#### Problem requirements
Write the records out again from the start through the line that contains "29472 millimetres", keeping every line, and add 35 to each distance given in the answers.

[Scene-based spatial questions]

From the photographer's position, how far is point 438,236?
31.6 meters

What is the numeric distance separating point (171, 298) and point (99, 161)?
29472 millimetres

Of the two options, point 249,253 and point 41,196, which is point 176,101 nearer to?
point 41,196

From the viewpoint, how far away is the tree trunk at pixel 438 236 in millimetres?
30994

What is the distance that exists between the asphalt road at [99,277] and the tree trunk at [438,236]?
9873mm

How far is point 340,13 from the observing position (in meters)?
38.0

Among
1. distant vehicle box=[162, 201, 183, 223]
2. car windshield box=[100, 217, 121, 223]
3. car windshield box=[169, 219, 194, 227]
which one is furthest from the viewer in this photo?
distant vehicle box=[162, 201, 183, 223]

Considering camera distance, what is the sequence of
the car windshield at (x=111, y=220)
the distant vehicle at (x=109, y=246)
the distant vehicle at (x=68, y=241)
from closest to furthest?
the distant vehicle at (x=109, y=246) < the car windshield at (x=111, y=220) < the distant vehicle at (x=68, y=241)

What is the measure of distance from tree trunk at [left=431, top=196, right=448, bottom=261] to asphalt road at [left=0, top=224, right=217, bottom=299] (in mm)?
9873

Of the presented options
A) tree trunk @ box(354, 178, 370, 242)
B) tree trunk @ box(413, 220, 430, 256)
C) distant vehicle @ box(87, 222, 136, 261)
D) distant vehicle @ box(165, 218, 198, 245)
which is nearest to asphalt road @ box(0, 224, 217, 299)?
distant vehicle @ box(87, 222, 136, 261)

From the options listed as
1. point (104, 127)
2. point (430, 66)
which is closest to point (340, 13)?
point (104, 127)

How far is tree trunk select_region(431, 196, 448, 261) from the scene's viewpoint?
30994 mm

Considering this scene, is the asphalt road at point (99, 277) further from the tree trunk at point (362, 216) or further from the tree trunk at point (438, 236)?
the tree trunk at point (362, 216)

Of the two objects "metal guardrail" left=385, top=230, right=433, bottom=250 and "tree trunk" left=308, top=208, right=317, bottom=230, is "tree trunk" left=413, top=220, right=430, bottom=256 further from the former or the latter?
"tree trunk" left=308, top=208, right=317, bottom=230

#### Solved exercise
From the photographer's position, how far is point 438,236?
66.6 meters

What is the numeric distance separating point (171, 298) and point (99, 161)?
29507 millimetres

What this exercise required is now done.